## EXERCISE REQUIREMENTS:
Beneath this line is the data. Output exactly the lines from the line with "Morrisons M savers Mixed Fruit" to the line with "Хетчбек Ford Focus 2007 в Вашківцях", both ends included, and nothing more.

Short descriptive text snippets
::::
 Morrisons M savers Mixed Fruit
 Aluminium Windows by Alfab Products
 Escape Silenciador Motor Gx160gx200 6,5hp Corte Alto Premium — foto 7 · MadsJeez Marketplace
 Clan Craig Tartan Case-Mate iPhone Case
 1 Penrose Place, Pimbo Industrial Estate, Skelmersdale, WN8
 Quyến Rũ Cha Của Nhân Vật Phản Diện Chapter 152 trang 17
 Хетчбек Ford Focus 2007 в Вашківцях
::::
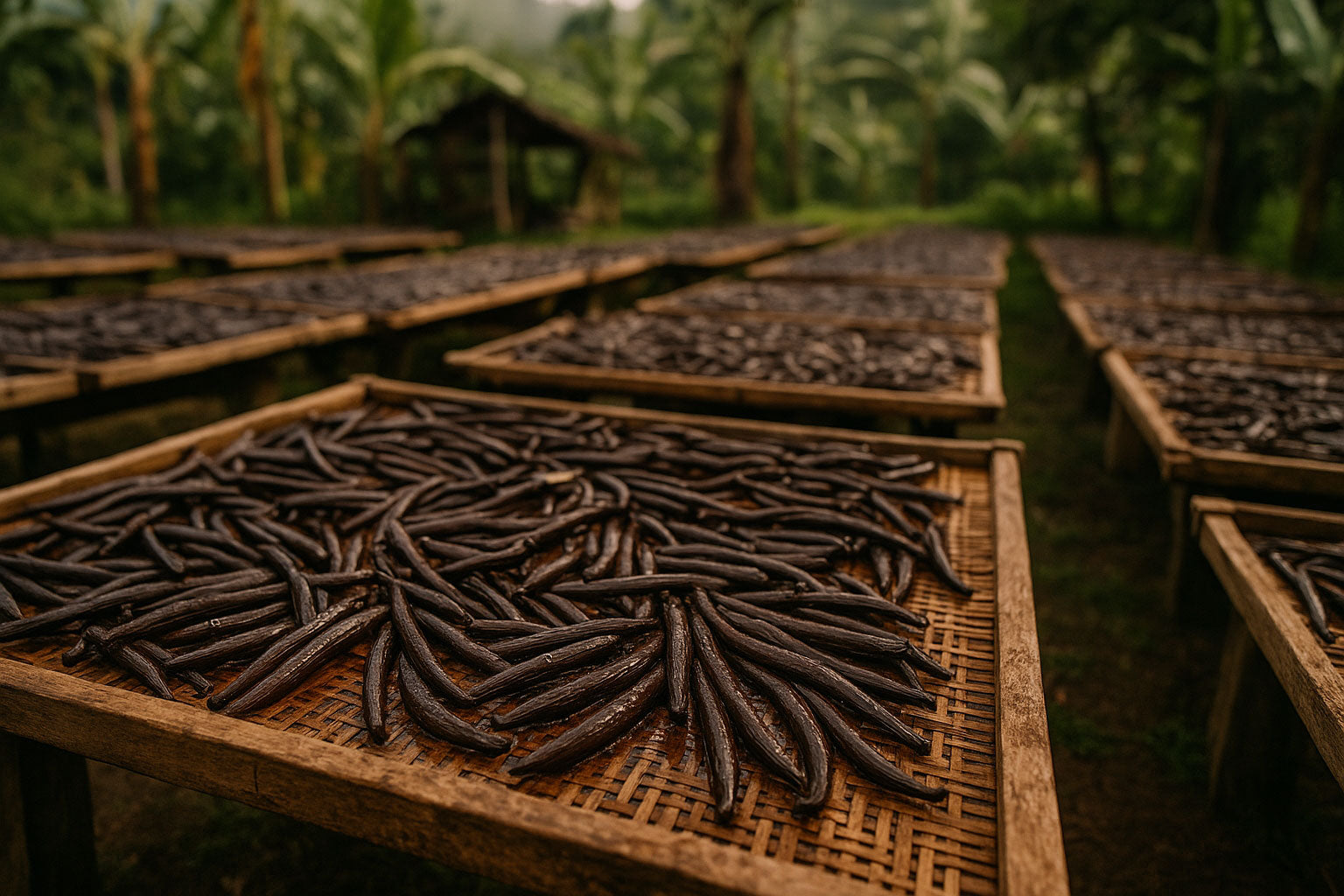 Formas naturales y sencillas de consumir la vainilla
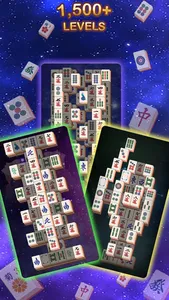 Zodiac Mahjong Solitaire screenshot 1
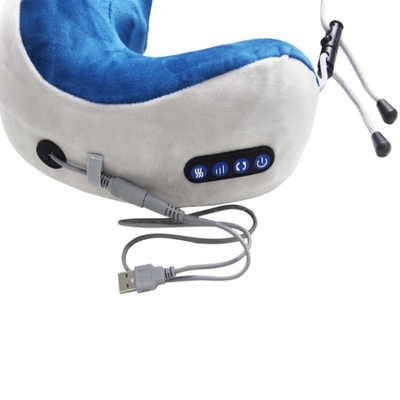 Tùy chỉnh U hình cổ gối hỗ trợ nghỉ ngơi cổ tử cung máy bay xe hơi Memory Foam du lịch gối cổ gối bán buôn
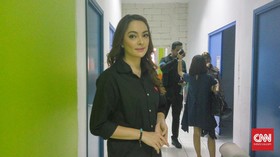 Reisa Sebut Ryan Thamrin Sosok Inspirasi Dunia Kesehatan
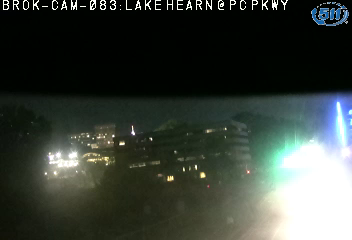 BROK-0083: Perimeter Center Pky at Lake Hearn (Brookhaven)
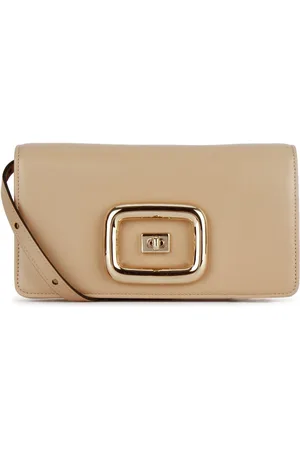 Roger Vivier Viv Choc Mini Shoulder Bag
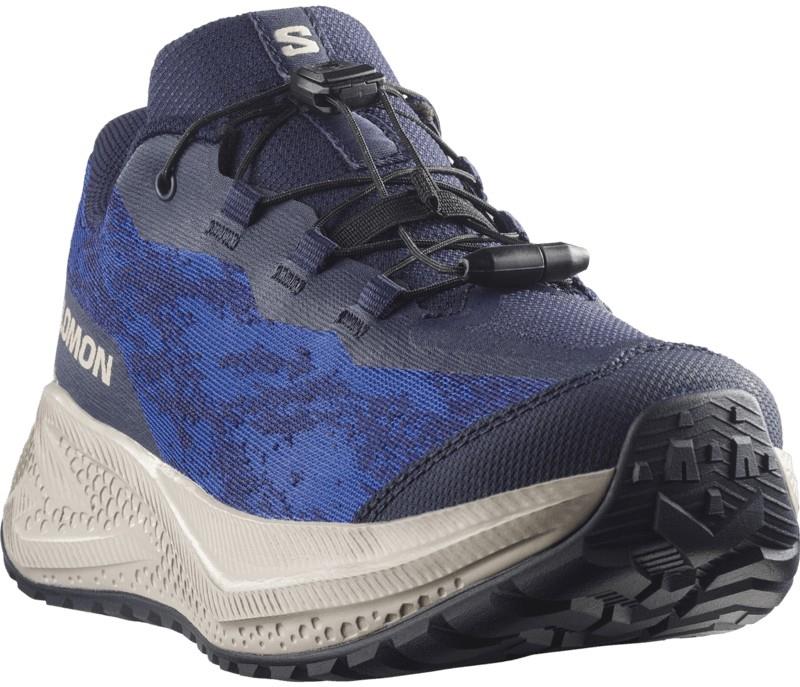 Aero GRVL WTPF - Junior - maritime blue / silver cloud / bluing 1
::::
## RESULT FOR THIS TASK:
 Morrisons M savers Mixed Fruit
 Aluminium Windows by Alfab Products
 Escape Silenciador Motor Gx160gx200 6,5hp Corte Alto Premium — foto 7 · MadsJeez Marketplace
 Clan Craig Tartan Case-Mate iPhone Case
 1 Penrose Place, Pimbo Industrial Estate, Skelmersdale, WN8
 Quyến Rũ Cha Của Nhân Vật Phản Diện Chapter 152 trang 17
 Хетчбек Ford Focus 2007 в Вашківцях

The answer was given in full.